Перекрестил меня и удалился. А что еще было ему делать? Я же остался, ввергнутый в пучину отчаяния, преодолеть которую мог только в одиночку.
39
Но я не остановился — остановиться вовремя недоступно для Хепберна. Я приезжал в Хейлс снова. И снова, и потом еще. В меня словно бес вселился. Оказываясь в стенах Хейлса, я бросался на людей по любому поводу, ища излияния страсти в гневе, злобе, ярости, боли, ранах. Той зимой я заработал себе больше ссор с полусредними братьями, чем за пять предыдущих лет.
Да, тогда так и говорили — мастер Джон не в себе.

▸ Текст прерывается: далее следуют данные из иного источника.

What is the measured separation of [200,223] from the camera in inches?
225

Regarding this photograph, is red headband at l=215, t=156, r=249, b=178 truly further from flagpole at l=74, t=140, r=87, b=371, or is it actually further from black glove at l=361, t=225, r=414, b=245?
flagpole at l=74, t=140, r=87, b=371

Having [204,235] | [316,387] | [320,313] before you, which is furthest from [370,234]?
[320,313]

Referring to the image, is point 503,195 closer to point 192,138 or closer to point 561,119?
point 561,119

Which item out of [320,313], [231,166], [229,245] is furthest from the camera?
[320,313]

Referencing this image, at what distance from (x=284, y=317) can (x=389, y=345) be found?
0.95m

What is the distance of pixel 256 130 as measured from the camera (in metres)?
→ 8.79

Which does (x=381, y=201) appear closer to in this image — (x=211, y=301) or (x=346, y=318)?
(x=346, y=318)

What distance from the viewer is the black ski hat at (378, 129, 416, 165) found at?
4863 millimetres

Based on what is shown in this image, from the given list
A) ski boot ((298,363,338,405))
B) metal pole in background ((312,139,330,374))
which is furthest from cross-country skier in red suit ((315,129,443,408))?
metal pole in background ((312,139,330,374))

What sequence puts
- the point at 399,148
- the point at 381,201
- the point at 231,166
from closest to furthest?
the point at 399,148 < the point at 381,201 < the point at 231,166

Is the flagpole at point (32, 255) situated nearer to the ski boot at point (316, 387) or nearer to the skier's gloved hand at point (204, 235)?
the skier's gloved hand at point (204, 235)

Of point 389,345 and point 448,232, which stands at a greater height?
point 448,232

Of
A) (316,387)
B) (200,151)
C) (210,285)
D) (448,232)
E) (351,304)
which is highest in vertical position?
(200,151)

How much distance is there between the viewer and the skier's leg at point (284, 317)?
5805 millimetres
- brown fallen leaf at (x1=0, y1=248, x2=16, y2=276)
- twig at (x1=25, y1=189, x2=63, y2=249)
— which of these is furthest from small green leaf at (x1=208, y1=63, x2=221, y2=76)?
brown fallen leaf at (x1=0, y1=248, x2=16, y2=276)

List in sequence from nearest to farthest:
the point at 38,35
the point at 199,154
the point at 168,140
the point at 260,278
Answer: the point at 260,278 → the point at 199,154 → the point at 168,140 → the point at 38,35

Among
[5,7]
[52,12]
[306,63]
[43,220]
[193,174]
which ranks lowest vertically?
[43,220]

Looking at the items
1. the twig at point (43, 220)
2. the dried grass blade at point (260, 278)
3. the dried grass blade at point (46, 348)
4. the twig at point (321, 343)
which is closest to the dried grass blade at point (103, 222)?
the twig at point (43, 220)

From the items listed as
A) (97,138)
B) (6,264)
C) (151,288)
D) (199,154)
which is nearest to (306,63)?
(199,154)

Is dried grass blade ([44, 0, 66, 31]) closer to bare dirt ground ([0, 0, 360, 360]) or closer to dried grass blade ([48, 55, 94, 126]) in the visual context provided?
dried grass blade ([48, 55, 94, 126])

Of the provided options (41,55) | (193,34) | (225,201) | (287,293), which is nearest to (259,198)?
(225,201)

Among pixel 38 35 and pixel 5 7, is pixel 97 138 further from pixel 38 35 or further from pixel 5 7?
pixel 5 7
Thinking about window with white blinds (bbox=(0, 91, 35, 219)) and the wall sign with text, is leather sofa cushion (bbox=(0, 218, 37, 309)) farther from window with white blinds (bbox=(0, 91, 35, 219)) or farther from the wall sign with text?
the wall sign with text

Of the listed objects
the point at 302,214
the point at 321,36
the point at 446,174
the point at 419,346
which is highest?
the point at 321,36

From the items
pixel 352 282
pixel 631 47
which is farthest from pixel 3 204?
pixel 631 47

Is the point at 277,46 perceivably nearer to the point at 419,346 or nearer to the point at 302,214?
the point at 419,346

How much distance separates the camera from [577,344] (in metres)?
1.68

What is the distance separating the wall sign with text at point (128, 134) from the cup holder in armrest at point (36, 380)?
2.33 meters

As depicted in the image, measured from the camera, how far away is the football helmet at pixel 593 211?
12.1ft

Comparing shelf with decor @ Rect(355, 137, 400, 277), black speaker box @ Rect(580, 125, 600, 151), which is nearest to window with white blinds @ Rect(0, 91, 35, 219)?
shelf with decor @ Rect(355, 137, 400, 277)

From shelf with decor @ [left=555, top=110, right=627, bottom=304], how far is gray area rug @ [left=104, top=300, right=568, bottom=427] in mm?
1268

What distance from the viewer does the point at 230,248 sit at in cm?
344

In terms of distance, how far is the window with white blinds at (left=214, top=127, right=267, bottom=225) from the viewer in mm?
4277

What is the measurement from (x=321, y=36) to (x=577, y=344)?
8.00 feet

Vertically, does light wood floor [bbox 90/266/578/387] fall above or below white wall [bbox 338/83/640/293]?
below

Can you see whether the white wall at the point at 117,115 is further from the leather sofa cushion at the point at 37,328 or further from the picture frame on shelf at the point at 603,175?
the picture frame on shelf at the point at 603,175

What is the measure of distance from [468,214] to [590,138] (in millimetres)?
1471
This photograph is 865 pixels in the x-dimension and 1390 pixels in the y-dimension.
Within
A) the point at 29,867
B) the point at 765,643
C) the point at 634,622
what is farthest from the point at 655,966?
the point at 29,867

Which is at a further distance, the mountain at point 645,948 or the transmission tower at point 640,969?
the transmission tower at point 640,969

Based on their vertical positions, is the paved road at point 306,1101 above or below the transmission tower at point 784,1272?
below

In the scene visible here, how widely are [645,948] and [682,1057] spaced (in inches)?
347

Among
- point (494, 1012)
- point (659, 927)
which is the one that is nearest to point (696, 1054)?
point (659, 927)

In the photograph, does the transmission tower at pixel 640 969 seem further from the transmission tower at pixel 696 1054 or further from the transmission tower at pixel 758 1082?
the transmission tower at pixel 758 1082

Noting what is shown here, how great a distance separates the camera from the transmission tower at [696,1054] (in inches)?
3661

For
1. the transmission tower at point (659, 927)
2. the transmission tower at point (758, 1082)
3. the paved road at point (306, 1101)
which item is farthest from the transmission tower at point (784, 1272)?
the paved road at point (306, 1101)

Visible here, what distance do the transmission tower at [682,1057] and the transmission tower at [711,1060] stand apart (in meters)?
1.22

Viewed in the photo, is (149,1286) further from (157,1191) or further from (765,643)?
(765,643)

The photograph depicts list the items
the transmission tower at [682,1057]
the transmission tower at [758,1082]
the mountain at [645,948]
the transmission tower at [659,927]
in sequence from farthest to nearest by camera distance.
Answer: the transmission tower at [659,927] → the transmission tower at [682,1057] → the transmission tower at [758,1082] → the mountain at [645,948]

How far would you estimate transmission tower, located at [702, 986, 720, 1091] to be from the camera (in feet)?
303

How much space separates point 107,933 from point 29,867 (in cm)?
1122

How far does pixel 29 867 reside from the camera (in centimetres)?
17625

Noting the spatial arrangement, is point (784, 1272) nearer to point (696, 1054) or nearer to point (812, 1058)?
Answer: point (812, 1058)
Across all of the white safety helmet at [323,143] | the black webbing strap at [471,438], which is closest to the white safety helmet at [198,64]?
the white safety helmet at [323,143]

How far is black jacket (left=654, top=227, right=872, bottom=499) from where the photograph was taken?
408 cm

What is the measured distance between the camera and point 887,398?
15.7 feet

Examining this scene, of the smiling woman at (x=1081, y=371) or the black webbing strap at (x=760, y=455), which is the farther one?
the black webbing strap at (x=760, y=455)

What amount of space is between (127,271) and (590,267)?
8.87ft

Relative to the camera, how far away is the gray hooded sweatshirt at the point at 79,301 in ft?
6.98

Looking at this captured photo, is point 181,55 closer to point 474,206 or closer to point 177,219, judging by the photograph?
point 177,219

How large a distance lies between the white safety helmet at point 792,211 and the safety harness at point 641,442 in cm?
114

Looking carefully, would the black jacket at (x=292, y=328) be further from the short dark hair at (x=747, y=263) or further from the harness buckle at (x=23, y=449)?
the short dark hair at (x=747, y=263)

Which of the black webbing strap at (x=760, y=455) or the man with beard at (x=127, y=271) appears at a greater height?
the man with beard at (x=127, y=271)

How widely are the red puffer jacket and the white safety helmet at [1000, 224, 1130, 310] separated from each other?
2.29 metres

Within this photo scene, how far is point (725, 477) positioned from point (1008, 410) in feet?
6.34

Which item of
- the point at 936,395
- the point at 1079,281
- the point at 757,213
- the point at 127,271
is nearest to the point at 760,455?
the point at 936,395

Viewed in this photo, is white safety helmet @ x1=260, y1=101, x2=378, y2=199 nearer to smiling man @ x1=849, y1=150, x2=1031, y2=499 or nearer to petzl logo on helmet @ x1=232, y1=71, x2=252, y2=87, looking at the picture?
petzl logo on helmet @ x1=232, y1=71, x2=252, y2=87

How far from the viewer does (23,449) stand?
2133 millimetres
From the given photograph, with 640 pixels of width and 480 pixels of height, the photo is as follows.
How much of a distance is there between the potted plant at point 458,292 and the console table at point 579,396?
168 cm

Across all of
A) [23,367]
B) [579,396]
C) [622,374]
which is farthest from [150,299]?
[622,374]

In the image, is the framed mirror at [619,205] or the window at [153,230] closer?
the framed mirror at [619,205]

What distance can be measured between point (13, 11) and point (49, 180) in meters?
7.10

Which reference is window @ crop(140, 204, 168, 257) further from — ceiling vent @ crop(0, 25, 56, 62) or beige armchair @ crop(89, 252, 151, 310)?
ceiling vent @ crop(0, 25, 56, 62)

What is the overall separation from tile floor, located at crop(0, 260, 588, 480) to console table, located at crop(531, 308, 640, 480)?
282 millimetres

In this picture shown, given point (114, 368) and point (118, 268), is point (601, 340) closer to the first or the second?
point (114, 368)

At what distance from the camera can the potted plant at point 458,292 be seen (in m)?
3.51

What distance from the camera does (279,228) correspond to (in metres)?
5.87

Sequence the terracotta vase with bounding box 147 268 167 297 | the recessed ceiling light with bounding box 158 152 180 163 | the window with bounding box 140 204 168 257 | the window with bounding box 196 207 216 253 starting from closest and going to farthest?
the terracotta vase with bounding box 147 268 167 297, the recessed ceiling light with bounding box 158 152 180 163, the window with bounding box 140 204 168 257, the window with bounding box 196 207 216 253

Это было удобное объяснение, позволявшее мне пребывать в монастыре все дни, кроме тех, когда семья остро желала видеть меня. Адам недоумевал: в те поры, когда за каждый побег из монастыря в Хейлс мне полагалось быть избитым до полусмерти, я оказывался в Хейлсе чаще, чем теперь, когда мне было дано позволение покидать монастырские стены по любой прихоти! Мастер Джон не в себе, дьявол искушает его перед тем, как Господь одержит победу, склонив к жизни святой… потом уже я, напротив, оставался в Эдинбурге при любой возможности. Книги скриптория, больница и аптека, рыбные садки. Это был единственный способ не сойти с ума — затвориться от безумной страсти, скрыться от нелюбви, которой я обречен.